- _Text extract_
....

|
FZGPUModules 2.0
GPU-accelerated modular compression pipelines
|
Header: modules/coders/adaptive_bitpack/adaptive_bitpack_stage.h Class: fz::AdaptiveBitpackStage<T> Category: Coder (lossless)
Per-block adaptive fixed-rate bit-plane coder — the cuSZp lossless back-end's "plain" mode, as a modular stage. It partitions the signed input into fixed-size blocks and, for each block, stores only as many bit-planes as the largest magnitude in that block requires:
r — the bit width of the largest |value| in the block (0 if the block is all zeros).r > 0: a sign bitmap (ceil(block_size/8) bytes) followed by r bit-planes of ceil(block_size/8) bytes each. Bit j of byte k of plane p is bit p of |element 8k+j|.Per-block payloads are concatenated using a device-wide exclusive scan of the per-block byte costs, preceded by the array of rate bytes. The archive carries no internal header of its own — block_size and num_elements live in the FZM stage header.
Unlike cuSZp's fused single kernel, the offset scan here is an ordinary CUB DeviceScan rather than the cuSZp decoupled look-back scan: fusing predictor + quantizer + coder into one kernel (and lowering the scan to a single pass) is a job for the downstream compiler, not the stage.
T — signed element type: int16_t or int32_t (quantizer codes or block deltas).
| Setting | Purpose | Notes |
|---|---|---|
setBlockSize(n) | Elements per block (fixed-rate granularity) | [1, 1024]; default 32 (cuSZp) |
setOutlierSelection(b) | cuSZp2 per-block plain/outlier selection | off by default; see below |
With setOutlierSelection(true), each block independently chooses the cheaper of two encodings:
sizeof(T)-byte magnitude and pack only elements 1..n-1.This targets non-sparse, high-smoothness data: with a block-local predictor the first element of each block is a delta-vs-0 (a full magnitude) that would inflate the whole block's bit width. Per-block metadata grows from 1 to 2 bytes ([rate][sel], where sel bit 0 = is-outlier and bits 1-2 = outlier byte count − 1). The mode is recorded in the FZM header, so a cold decompress selects the right path automatically.

....

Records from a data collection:
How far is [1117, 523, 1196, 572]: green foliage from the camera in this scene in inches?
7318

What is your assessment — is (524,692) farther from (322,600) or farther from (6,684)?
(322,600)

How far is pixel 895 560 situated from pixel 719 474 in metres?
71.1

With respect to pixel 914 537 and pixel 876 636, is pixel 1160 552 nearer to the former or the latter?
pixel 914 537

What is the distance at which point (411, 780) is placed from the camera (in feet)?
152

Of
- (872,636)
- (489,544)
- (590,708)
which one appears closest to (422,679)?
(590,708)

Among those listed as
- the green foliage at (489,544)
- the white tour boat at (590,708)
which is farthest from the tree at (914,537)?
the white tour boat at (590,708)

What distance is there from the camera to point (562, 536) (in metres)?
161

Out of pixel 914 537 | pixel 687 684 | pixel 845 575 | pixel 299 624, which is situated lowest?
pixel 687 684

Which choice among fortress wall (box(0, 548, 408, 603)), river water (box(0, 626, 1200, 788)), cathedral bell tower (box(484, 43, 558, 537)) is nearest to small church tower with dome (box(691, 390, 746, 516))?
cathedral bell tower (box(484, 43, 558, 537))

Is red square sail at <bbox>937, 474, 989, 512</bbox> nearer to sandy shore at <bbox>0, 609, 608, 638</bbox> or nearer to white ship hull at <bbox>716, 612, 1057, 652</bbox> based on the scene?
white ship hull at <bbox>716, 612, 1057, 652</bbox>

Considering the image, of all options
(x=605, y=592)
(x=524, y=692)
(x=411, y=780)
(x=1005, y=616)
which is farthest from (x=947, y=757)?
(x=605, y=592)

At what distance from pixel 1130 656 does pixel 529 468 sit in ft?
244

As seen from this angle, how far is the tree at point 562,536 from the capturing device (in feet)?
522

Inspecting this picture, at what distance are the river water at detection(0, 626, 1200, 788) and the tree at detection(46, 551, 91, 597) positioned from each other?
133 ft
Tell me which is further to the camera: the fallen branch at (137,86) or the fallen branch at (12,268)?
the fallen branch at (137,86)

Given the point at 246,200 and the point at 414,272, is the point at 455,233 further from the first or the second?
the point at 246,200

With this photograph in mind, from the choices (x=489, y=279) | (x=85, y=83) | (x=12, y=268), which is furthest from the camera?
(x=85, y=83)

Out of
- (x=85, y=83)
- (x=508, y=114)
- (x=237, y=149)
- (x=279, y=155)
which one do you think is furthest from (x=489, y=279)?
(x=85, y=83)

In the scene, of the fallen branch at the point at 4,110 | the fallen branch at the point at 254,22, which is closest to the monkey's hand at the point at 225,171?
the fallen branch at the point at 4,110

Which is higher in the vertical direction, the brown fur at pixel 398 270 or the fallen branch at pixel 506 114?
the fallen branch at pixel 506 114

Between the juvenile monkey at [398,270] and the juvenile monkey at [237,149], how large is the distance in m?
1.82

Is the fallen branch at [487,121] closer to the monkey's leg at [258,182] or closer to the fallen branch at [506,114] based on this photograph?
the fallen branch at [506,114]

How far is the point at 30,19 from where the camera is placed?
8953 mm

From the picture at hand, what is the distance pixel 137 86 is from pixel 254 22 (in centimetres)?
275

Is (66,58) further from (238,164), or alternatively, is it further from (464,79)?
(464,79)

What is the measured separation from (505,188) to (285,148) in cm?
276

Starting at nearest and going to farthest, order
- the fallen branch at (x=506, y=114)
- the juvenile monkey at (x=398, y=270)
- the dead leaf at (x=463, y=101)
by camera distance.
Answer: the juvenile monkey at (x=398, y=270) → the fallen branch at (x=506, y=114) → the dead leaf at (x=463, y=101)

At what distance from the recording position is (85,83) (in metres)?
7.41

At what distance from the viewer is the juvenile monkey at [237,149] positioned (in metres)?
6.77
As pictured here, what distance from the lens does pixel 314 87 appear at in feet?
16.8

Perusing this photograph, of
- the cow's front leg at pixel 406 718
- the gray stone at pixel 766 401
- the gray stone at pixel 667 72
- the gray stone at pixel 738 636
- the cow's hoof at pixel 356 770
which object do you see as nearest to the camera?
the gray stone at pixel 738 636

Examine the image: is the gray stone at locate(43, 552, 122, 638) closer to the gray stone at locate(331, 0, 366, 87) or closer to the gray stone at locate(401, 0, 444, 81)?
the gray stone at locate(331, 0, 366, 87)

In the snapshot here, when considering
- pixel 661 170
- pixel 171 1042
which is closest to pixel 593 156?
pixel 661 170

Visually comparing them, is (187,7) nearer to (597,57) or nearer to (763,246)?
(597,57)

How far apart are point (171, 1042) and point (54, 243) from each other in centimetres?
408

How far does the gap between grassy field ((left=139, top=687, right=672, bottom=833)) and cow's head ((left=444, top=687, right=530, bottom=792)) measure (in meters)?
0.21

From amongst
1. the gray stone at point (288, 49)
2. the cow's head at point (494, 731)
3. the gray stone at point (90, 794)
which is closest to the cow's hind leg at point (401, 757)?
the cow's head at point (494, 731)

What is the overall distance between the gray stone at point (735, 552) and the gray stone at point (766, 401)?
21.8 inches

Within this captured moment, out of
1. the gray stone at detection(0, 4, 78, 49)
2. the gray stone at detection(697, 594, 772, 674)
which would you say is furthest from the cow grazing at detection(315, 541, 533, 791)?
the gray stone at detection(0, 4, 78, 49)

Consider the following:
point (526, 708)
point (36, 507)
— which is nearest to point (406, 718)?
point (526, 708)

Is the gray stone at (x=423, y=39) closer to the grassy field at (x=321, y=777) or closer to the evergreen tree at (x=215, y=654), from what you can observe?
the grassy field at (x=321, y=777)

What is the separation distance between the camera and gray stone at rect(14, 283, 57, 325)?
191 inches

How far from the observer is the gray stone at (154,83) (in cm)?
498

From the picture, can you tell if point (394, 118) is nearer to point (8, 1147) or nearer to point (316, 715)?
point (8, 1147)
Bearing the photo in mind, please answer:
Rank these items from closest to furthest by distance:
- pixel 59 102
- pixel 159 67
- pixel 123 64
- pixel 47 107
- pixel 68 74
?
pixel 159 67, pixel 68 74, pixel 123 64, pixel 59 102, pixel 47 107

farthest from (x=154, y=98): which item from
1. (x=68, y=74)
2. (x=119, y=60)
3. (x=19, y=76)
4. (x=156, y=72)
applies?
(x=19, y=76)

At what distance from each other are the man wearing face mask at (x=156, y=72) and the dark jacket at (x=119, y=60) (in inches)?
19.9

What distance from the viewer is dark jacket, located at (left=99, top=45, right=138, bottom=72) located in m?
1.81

....

- _What to do_
- 1) The page on the adaptive bitpack stage names the pieces that could be fused into one kernel. List them.
- 2) Answer these questions about the page on the adaptive bitpack stage.
(a) What is the default block size?
(b) Which signed element types can T be?
(c) With outlier selection on, how many bytes does the per-block metadata grow to?

- _Answers_
- 1) Predictor, quantizer, coder

- 2)
(a) 32
(b) int16_t or int32_t
(c) 2 bytes